> [Kısa görev]: Aşağıdaki listenin tamamını yeniden yazın ve geçtiği her yerde "concrete bridge pillar" ifadesi yerine "steel bridge pillar" ifadesini koyun. Geri kalan her şey olduğu gibi kalsın.

[Veri kümesi satırları]
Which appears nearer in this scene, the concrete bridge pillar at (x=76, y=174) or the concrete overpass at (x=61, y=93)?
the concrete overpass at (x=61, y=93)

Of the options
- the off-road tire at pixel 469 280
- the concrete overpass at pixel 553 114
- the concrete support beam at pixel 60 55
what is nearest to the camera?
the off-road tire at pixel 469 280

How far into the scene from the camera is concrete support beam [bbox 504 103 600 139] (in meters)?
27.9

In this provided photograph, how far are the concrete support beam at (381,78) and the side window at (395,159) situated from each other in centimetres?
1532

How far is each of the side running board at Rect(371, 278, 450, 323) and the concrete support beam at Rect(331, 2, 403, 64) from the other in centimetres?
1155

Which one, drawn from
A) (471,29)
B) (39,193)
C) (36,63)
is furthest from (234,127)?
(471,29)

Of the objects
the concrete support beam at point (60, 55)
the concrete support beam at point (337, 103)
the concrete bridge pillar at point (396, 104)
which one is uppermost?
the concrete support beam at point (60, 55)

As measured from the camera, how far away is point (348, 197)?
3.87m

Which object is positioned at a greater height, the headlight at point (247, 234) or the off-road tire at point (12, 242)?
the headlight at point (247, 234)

> [Nihai sonuç]:
Which appears nearer in this scene, the steel bridge pillar at (x=76, y=174) or the concrete overpass at (x=61, y=93)?
the concrete overpass at (x=61, y=93)

Of the options
- the off-road tire at pixel 469 280
- the concrete overpass at pixel 553 114
- the concrete support beam at pixel 60 55
what is nearest to the camera?
the off-road tire at pixel 469 280

How far into the scene from the camera is concrete support beam [bbox 504 103 600 139] (in meters)?
27.9

In this provided photograph, how far are the concrete support beam at (381,78) and the side window at (395,159) situated from each other in centimetres?
1532

How far is each of the side running board at Rect(371, 278, 450, 323) and the concrete support beam at Rect(331, 2, 403, 64) from the other in centimetres?
1155

Which one, drawn from
A) (471,29)
B) (39,193)
C) (36,63)
is furthest from (234,127)?
(471,29)

Of the objects
the concrete support beam at point (60, 55)
the concrete support beam at point (337, 103)
the steel bridge pillar at point (396, 104)
which one is uppermost?
the concrete support beam at point (60, 55)

As measured from the camera, how far away is point (348, 197)?
3.87m

Which object is positioned at a greater height, the headlight at point (247, 234) or the off-road tire at point (12, 242)?
the headlight at point (247, 234)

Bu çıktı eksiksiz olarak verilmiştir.